Meghan and Harry's plans for baby's secret arrival is not royal snub but rather a parenting approach, claims expert
Harry and Meghan are not likely to pose for the world's photographers and TV crews on the hospital steps with their newborn
It definitely came as a shock to a lot of Royal fans when Kensington Palace officials made an announcement on Thursday saying Prince Harry and his pregnant wife Meghan, the Duchess of Sussex, have decided to keep plans around their first baby's arrival private. Harry and Meghan, according to the Palace, "look forward" to sharing the news of their baby's birth once they have had a chance to celebrate privately as a new family.
The drastic decision is proof of the fact that Harry and Meghan are not likely to pose for the world's photographers and TV crews on the hospital steps with their newborn, unlike Prince William and his wife Kate, the Duchess of Cambridge, when she gave birth to their three children.
While it is believed that the Duke and Duchess of Sussex have taken this necessary step to shield their upcoming newborn from unwanted media glare, experts have also notably argued that keeping the baby away from the press will only result in more speculations and unwarranted interest in the baby.
John P. David, President of David PR Group and author of 'How to Protect (Or Destroy) Your Reputation Online', discussed with MEA WorldWide (MEAWW) about the possible reasons for the royal couple to be keeping their baby's arrival plans a secret, and how it will all pan out for media coverage surrounding their upcoming child.
Speaking about Meghan and Harry's decision to give a delayed announcement on their baby's arrival, John says, "I think this has less to do with a media strategy and more to do with the realities of giving birth. How that impacts a woman and her body is significant."
He further explains, "Few mothers want to do a photo shoot shortly after giving birth – as has been the tradition with William and Kate’s children. Mothers who just gave birth don’t want to be in make-up and high heels taking pictures. They would rather be in slippers and pajamas at home with their new baby."
As a future king, William is expected to help mark great occasions, while Harry, who is sixth in the line of succession, has more leeway. But will this be seen as a broken royal protocol? John thinks not. "This is Meghan Markle and Prince Harry saying: 'We are not following this tradition because it doesn’t make sense for us'," he says.
Moreover, the PR expert believes that upholding the royal baby's arrival into the world might not mean unnecessary media attention for the newborn and the parents. "Clearly Megan and Harry are setting the standards for how they want their baby to be covered by the media, and they’re making it very clear that they don’t intend to let the media drive the agenda," John admits.
Meghan and Harry, who are expecting their first child in late April or early May, say they have not learned the gender of their baby.
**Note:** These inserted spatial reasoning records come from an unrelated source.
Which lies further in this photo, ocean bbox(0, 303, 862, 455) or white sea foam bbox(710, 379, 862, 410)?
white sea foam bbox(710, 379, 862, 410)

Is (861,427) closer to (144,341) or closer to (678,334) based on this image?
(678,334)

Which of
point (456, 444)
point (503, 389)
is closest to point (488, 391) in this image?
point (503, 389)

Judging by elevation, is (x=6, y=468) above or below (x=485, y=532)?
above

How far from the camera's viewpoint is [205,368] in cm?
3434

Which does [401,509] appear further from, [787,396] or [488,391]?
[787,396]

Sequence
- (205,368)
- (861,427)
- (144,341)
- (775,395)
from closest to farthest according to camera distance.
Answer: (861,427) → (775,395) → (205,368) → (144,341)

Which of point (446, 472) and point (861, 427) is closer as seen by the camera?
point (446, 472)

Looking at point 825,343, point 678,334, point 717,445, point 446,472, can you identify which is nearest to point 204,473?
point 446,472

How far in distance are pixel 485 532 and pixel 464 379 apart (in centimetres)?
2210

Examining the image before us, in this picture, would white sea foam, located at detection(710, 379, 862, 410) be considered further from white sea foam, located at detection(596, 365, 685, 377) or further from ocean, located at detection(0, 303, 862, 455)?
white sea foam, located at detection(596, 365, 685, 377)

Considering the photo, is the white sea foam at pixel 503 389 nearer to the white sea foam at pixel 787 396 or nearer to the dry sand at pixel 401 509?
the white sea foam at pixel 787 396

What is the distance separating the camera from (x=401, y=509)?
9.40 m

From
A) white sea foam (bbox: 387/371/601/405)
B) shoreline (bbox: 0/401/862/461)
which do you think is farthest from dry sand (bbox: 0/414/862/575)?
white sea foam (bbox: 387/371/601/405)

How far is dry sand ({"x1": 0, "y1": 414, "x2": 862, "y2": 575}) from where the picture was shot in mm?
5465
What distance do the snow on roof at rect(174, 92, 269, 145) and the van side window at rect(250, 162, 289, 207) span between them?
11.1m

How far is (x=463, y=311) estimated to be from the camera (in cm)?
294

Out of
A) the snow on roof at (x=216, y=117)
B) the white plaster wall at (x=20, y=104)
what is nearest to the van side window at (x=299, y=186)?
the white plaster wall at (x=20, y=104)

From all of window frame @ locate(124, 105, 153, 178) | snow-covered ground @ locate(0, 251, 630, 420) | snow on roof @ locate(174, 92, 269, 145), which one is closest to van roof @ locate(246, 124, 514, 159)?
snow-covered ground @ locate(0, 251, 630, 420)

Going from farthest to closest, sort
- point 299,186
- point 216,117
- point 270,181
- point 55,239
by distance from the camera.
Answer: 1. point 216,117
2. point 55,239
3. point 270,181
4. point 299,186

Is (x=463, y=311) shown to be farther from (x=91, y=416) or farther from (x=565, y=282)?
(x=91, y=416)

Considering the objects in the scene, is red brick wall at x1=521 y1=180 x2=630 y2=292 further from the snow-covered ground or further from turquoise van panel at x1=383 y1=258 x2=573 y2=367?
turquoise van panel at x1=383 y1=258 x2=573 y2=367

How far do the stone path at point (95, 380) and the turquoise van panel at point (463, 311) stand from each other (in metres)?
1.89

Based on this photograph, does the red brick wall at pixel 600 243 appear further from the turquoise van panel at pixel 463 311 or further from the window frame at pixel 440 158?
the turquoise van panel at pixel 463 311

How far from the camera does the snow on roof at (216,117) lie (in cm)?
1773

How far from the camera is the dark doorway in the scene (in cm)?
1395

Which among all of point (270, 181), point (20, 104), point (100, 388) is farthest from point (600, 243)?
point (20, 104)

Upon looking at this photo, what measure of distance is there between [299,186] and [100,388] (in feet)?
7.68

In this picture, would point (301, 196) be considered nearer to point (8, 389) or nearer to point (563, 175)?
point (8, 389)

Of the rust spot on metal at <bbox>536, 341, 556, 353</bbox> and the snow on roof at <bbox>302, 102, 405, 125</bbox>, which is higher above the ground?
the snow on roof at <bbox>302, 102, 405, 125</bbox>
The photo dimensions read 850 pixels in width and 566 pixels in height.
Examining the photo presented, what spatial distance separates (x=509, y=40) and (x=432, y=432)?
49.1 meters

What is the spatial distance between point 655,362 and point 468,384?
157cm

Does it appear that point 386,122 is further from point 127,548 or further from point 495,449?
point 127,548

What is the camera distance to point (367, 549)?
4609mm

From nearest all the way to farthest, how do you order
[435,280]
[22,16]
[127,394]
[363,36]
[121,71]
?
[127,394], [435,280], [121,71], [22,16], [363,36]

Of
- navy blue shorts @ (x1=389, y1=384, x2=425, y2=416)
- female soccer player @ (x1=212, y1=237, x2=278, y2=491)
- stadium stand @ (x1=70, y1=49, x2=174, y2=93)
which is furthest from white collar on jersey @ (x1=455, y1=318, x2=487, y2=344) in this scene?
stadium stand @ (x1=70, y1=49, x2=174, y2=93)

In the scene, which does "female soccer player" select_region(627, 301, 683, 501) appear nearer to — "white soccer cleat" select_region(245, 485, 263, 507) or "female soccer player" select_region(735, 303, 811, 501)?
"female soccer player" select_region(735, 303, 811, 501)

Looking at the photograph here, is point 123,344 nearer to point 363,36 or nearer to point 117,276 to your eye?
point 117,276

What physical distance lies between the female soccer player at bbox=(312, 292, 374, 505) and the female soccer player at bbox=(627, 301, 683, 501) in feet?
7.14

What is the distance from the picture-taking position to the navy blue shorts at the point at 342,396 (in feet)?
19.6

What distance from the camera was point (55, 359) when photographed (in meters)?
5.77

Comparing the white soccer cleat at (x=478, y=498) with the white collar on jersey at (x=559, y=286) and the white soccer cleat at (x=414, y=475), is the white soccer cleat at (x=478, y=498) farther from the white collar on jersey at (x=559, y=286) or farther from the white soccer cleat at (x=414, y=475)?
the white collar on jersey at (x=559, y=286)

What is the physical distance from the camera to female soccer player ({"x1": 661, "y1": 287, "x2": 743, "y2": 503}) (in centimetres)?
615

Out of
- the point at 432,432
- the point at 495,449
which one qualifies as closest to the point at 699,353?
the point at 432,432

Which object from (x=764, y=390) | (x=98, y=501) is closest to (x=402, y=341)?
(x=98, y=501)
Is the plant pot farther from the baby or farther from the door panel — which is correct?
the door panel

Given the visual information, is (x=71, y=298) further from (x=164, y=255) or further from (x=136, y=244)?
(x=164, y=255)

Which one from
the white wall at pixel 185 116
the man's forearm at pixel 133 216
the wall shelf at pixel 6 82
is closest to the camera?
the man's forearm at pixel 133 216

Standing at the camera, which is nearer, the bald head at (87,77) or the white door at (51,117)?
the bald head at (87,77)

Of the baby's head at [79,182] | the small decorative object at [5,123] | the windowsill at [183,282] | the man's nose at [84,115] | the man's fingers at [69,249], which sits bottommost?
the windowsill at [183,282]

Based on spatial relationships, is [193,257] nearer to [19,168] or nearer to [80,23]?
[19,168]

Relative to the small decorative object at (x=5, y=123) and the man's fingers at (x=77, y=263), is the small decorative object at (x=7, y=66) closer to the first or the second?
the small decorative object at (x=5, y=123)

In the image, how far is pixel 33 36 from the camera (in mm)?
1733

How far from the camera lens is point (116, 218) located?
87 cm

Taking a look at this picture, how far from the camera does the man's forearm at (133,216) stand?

The Palace press office has announced very few details about their plans, refusing to comment on unconfirmed British press reports that Meghan may opt for a home birth.
John also thinks that all these elaborate birthing and childcare plans laid down by Meghan and Harry ahead of their toddler's birth could be the royal couple's way of ensuring the safety and privacy of their baby, considering the fact that they recently moved from Central London to a more secluded house near their wedding venue.
"I think by setting their own policies in advance of the birth, they are protecting their child’s privacy," says John. "Prince Harry has (already) come out as a critic of social media," he explains, alluding to the Duke of Sussex's speech about how social media can be "more addictive than alcohol and drugs, yet it's more dangerous because it's normalized and there are no restrictions to it."
John continues his assessment, saying: "Perhaps this is the beginning of a pendulum swing where people are finally realizing that keeping key parts of your life more private is a good thing. The Royals are showing that they can create trends in things other than fashion."